Which correctly registers the valid latest image as 11.0.0

3. Cert-Manager

This is similar to that of grafana, the 608111629 image is taken as 608111629.0.0 and therefore always registered as the latest version.

To resolve this, the easiest approach is to annotate these pods with: match-regex.version-checker.io/cert-manager='v(\d+)\.(\d+)\.(\d+), This ensures that tags not starting with v are discarded.

4. Sonarqube

To re-write the URI - you would set the value to be docker.io/sonarqube I.E: override-url.version-checker.io/sonarqube: docker.io/sonarqube, if debugging is enabled -v=debug then you should see the following log line:

overriding image lookup docker.io/grafana/grafana -> sonarqube  module=version_getter

Taking a look at Sonarqube's tagging strategy, it looks like you'll also need to enable the metadata usage:

use-metadata.version-checker.io/sonarqube="true"

(I used my Grafana instance as an example here)

Assuming you're only interested in say the community editions, you can still use the regex match (from above) like so:

k annotate pods kyverno-admission-controller-969cddd96-dh8ht match-regex.version-checker.io/kyverno='(\d+)\.(\d+)\.(\d+)-community'

(This didn't pick up the correct output due to their being metadata in the versions of the container I'm testing against, but you can see that version-checker detected the correct latest tag within the metric labels):

version_checker_is_latest_version{container="kyverno",container_type="container",current_version="v1.12.3",image="docker.io/sonarqube",latest_version="10.5.1-comm
unity",namespace="davidtest",pod="kyverno-admission-controller-969cddd96-dh8ht"} 1

I've raised https://github.com/jetstack/version-checker/pull/204 to help make this a little clearer of where the versions actually come from when using the overrideURI option/annotation.

5. SHA Tags

I have seen this locally and been trying to address this issue more thoroughly, however this is more challenging that expected. I have noticed that this some what resolves it self for many images, the SHA256 is used to detect if the container/image being used at the time of version-checkers checking, has had a newer version pushed (I.E: re-tagged) for what ever purpose (patching/CVE resolution).

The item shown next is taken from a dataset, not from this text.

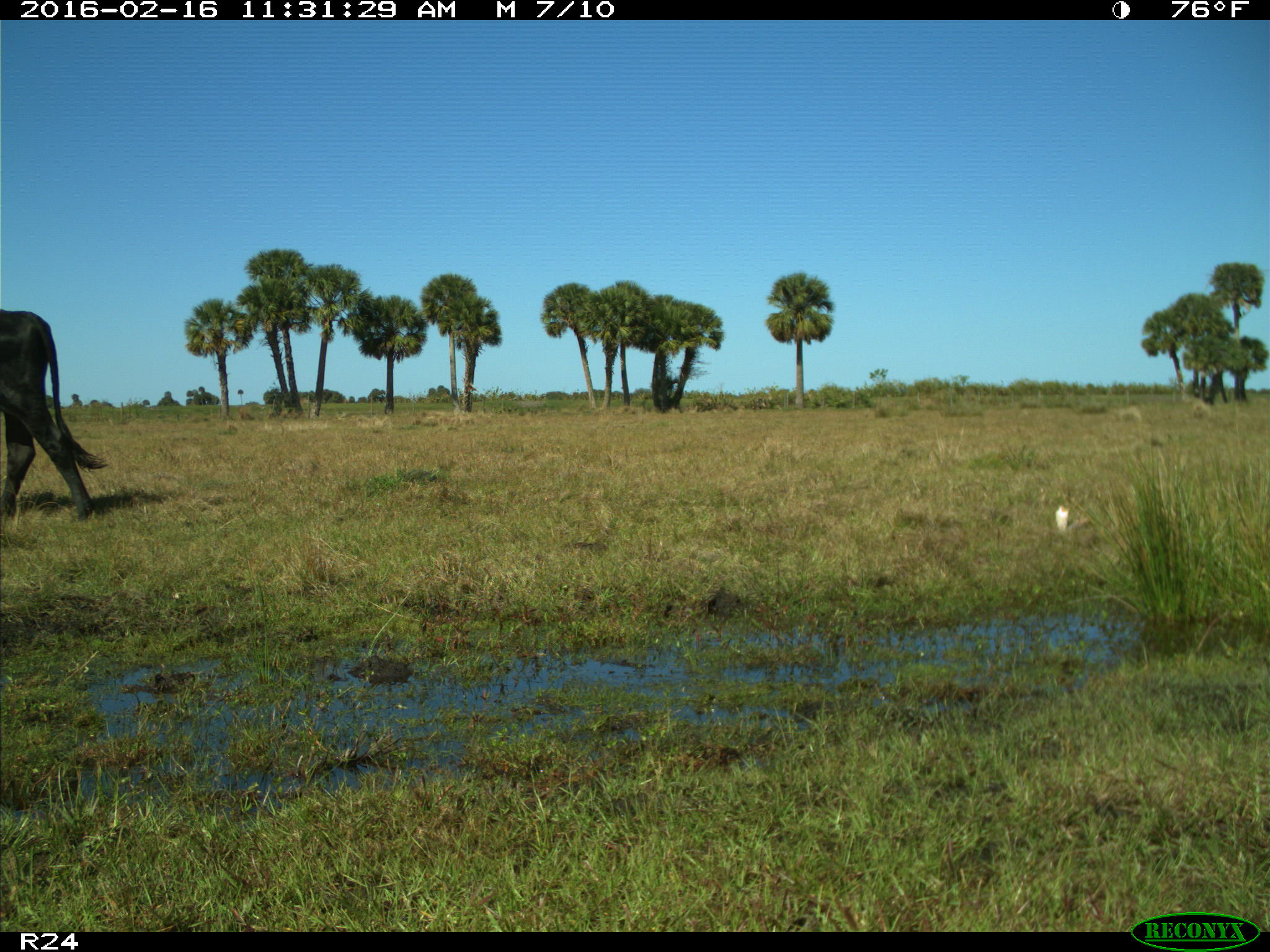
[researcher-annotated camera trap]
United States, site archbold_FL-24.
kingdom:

The annotation use-sha.version-checker.io/${container} is mainly used for the version checking based of SHA, and uses the timestamp in which the image was pushed to the registry. This can be used if you want to use latest or v3 and ensure that you have that version up to date.

6. Send old metrics

I suspect this is related to the image-cache-timeout flag being set to the default of 30 Minutes. Meaning metrics can still be reported after their deletion. I need to do some more thorough investigation on this one, I also suspect that this could be related to annotations changing and/or that version-checker is missing container deletion and therefore missing the deletion of the metrics from the metrics registry.

I've raised the following PR to attempt to address this: https://github.com/jetstack/version-checker/pull/203

End Note:

Once again, thank you for such a detailed and long issue, but with some really good example use-cases. The information you provided have been incredibly interesting and do highlight, just how difficult checking versions can be.